Magdalena Lamparska stara się być optymistką
Znana z "To nie koniec świata!" aktorka chętnie bierze udział w akcjach charytatywnych. Dzięki temu Magdalena Lamparska zrozumiała, co jest w życiu najważniejsze.
Swoją popularność często wykorzystuje pani, by wspierać szczytne inicjatywy.
Magdalena Lamparska: - Jestem wolontariuszem w Fundacji Nasze Dzieci przy Klinice Onkologii w Centrum Zdrowia Dziecka. Dwa lata temu wraz z pozostałymi wolontariuszami zrobiliśmy spektakl pt. "Pożarcie królewny Bluetki". Premiera odbyła się na oddziale onkologicznym. Dzieci dostały z wrażenia temperatury.
Jaką rolę pełniła pani w tym przedsięwzięciu?
- Grałam i reżyserowałam. Było to dla mnie niezwykłe doznanie terapeutyczne. Zrozumiałam, jak wielką moc ma teatr, że sztuka może dawać radość i leczyć serca oraz dusze. Po wizycie na oddziale onkologicznym człowiek weryfikuje własne "tragedie". Gdy widzę dziecko nieświadome swojej choroby, a smutek dostrzegam dopiero w oczach jego rodziców, czuję, że moje problemy są błahe. Dlatego staram się być optymistką.
Rodzi się pokora?
- Ogromna. To jedna z najwspanialszych cnót. Poza tym trzeba patrzeć na świat z przymrużeniem oka, by nie zwariować. Moim zdaniem w życiu ważne jest poczucie humoru.
Wesoło bywa także na planie "To nie koniec świata!". W jednym z odcinków pani bohaterka była przebrana za wróżkę.
- Czułam się komfortowo w tym kostiumie, ponieważ spełniło się jedno z moich dziecięcych marzeń. Od razu przesłałam zdjęcia siostrzenicy, wpadła w zachwyt.
Ma pani z nią dobry kontakt?
- Tak, jestem jej mamą chrzestną, a zarazem ulubioną ciocią, która kupuje prezenty i ubrania. Bardzo lubię dzieci. Wydaje mi się, że w każdym aktorze drzemie dziecko.
Wyznała pani kiedyś, że siostra jest dla pani bohaterką życia. Dlaczego?

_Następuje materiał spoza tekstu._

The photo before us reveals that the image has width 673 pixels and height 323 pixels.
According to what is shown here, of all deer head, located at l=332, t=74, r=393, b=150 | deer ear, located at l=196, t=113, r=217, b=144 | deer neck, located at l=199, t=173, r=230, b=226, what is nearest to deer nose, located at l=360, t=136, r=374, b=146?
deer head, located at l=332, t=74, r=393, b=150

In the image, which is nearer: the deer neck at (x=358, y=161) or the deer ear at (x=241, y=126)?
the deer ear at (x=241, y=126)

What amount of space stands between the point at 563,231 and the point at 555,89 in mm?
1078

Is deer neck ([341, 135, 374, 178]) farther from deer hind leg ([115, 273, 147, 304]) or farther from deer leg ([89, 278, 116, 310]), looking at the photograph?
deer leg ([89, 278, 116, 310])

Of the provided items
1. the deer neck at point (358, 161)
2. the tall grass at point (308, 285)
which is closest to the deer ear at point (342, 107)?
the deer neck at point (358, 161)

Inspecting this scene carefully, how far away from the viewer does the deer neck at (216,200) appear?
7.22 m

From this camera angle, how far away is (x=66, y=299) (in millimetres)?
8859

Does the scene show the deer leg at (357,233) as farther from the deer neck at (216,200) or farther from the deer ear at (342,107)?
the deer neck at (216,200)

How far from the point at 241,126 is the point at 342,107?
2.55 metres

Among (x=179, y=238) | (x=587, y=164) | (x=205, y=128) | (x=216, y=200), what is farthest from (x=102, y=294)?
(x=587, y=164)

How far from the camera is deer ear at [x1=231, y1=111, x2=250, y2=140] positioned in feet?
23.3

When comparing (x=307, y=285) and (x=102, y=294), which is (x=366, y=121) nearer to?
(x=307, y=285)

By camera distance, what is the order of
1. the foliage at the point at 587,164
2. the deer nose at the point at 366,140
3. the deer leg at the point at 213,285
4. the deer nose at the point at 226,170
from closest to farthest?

- W dzieciństwie patrzyłam na nią jak na idolkę. Siostra jest sporo starsza ode mnie, bo aż o 14 lat. Od zawsze mi imponuje. Wierzy w marzenia, ma fantastyczną rodzinę, jest wspaniałą mamą i mądrą kobietą z tytułem doktora chemii. To moja najlepsza przyjaciółka i vice versa.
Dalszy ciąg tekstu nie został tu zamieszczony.